Collected data
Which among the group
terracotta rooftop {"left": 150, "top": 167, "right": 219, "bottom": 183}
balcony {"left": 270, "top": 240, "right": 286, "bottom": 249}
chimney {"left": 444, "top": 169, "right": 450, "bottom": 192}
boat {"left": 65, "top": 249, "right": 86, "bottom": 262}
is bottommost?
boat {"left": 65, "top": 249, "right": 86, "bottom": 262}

▶ [Task directions]:
Copy out every line of the records above verbatim, without alteration.

▶ [Response to the task]:
Which among the group
terracotta rooftop {"left": 150, "top": 167, "right": 219, "bottom": 183}
balcony {"left": 270, "top": 240, "right": 286, "bottom": 249}
chimney {"left": 444, "top": 169, "right": 450, "bottom": 192}
boat {"left": 65, "top": 249, "right": 86, "bottom": 262}
is bottommost?
boat {"left": 65, "top": 249, "right": 86, "bottom": 262}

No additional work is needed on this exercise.